The Beagle 2 spacecraft, which vanished during an attempt to land on Mars on Christmas Day 2003, may have been found near the British probe's intended landing site on the planet.

The UK Space Agency said in a briefing that it will be announcing an update to the Beagle 2 on Jan. 16, Friday. However, the agency refused to release more details in advance.

The Times, however, reported that a senior space scientist said that images from NASA's Mars Reconnaissance Orbiter showed an object "about the right shape and in about the right place" as the Beagle 2.

"It tells us how close it got to the right landing spot and that it was in one piece," the paper's source added.

University of Arizona scientist Shane Byrne, who operates the HiRise (High Resolution Imaging Science Experiment) camera on board the Mars Reconnaissance Orbiter, told the Guardian that the HiRise is the only camera that can spot the Beagle 2 on Mars, and that the Mars probe would have landed close to its planned spot "no matter what."

HiRise camera operators have been looking for Beagle 2 for several years, as the same team has already spotted other spacecraft that landed on Mars such as the twin Viking landers that touched down on the planet's surface in the 1970s.

The Beagle 2 Mars probe was on board the Mars Express orbiter of the European Space Agency, and was developed to look for signs of life on Mars, whether it be past or present. The spacecraft was released from the orbiter on Dec. 19, 2003, but the signal that would have confirmed that the Beagle 2 landed on Christmas Day on Mars never came.

A report on the failure of Beagle 2 was not able to make a definite explanation of the sudden disappearance of the Mars probe. It was considered unlikely that Beagle 2 was not able to land on Mars, or that the spacecraft burned up while entering the planet's atmosphere. Other speculations involved malfunctions of the parachutes and airbags of the Beagle 2, which the spacecraft used to safely land on the surface of Mars.

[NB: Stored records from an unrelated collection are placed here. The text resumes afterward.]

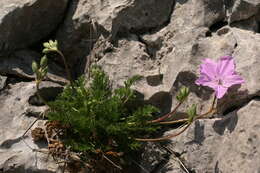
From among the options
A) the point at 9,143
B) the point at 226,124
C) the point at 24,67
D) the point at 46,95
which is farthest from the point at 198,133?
the point at 24,67

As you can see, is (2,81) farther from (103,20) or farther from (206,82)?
(206,82)

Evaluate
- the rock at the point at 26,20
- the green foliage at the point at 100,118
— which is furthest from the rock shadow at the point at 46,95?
the rock at the point at 26,20

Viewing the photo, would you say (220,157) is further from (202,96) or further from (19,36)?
(19,36)

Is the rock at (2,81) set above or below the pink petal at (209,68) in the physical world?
below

Colin Pillinger, who passed away in May last year, was the man behind the development and operations of the Beagle 2. In 2005, he claimed that images taken by NASA's Mars Global Surveyor in 2005 showed fuzzy pictures of the spacecraft close to its planned landing site, though confirmation was never made.

Pillinger thought that Beagle 2 landed on the planet's surface too hard, due to a thinner than usual atmosphere caused by dust storms.